Plains, Prairies Quick Takes

Periodic Updates on the Futures Markets

January canola is up $4.90 per metric ton (mt), Dec soybean oil is up .45 cents per pound, February European rapeseed is up 1.75 euros per mt and December Malaysian palm oil is down .73%. Dec oats are down 2 1/2 cents per bushel. December crude oil is up $.24 per barrel, December ULSD is up $.0491 per gallon, and the December Canadian dollar is up .00005 at .71605. The December U.S. Dollar Index is down .082 at 98.665 and the November Brazilian real is up .00035 at 0.18560.

Grain and oilseed markets remain very strong thanks to trade progress made over the weekend. The January soybean contract took out its June high while setting a new 12-month high reading.
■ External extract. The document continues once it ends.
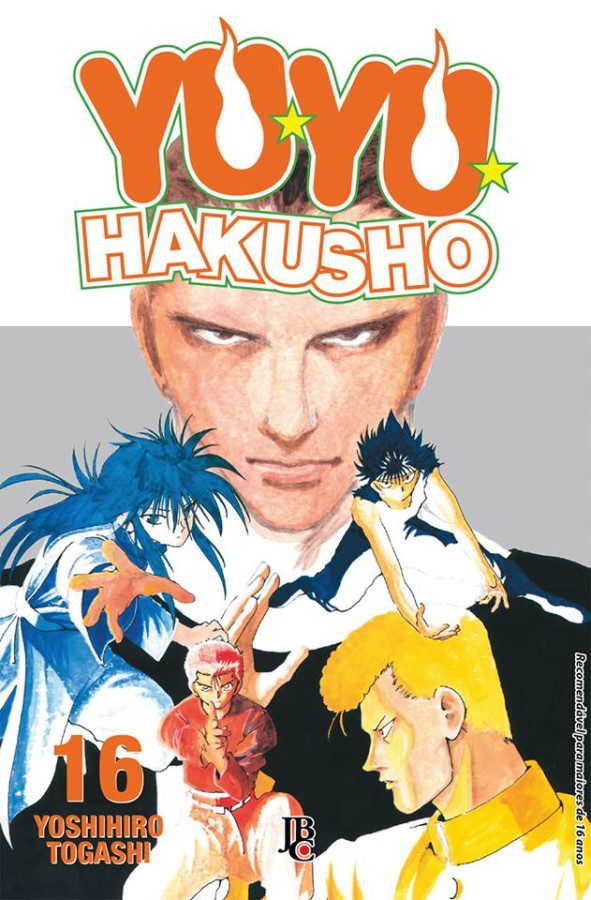 12571348_212041462480763_1951201636_n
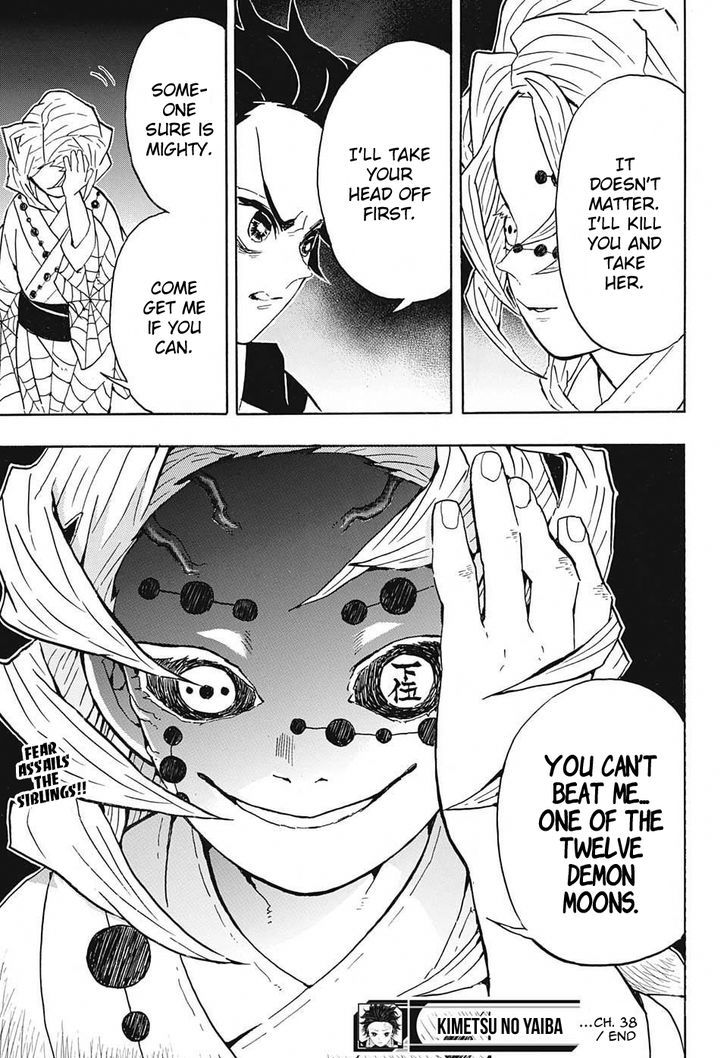 Demon Slayer Manga Chapter 38 page 19 - Real and Fake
When combined with the gap up from Sunday evening being left behind, it looks like a breakout from the saucer bottom that’s been over a year in the making is occurring. That may attract additional technically based buying and support other ag markets.

Corn and wheat are maintaining their strong gains with the gaps higher in wheat markets Sunday evening being potential breakaway gaps. Short-covering by funds would be the most likely driving force there.
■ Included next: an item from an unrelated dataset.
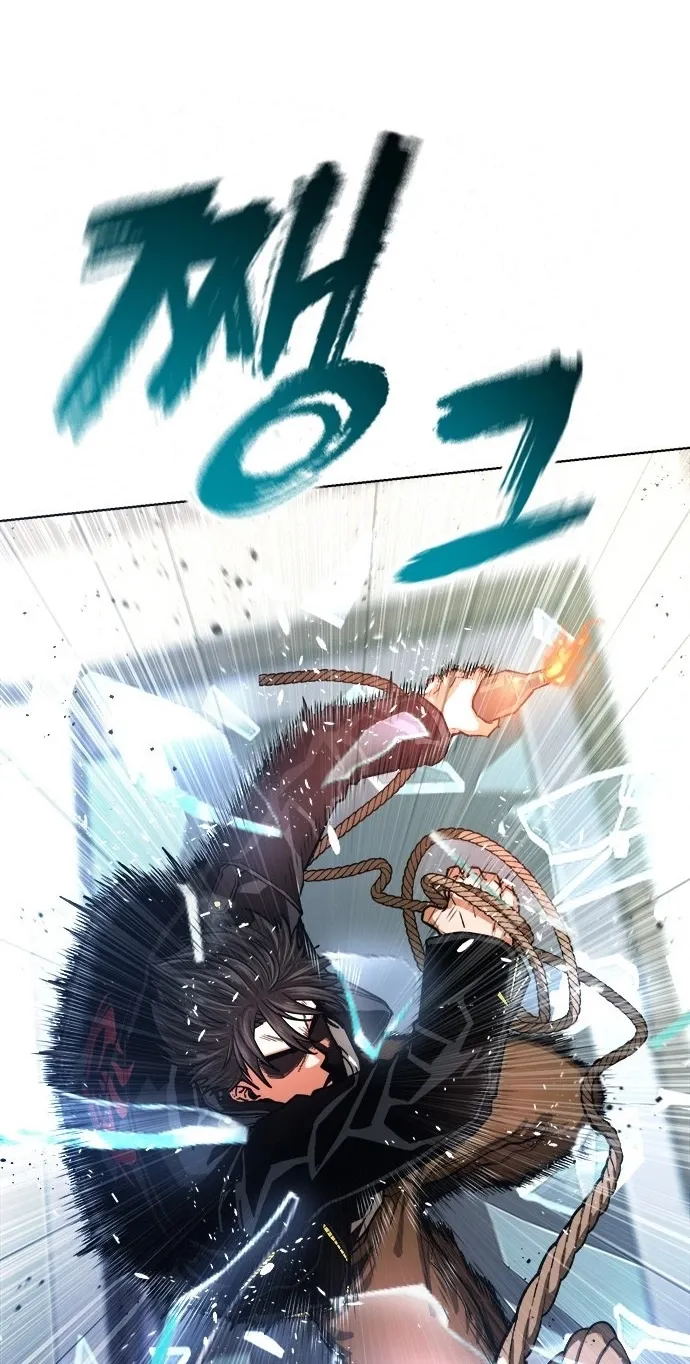 Love Tears Away the Zombie β Chapter 1 β Page 113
Cattle markets are sharply lower amid expanded limits as traders await word on the potential re-opening of the Mexican border.

Outside markets are little changed from overnight moves with Treasuries quietly lower, equities setting new record highs, the U.S. dollar remaining slightly lower, and energy markets all slightly higher now with diesel futures still leading the gains. Gold and silver’s losses have accelerated amid the increasingly cooperative trade environment.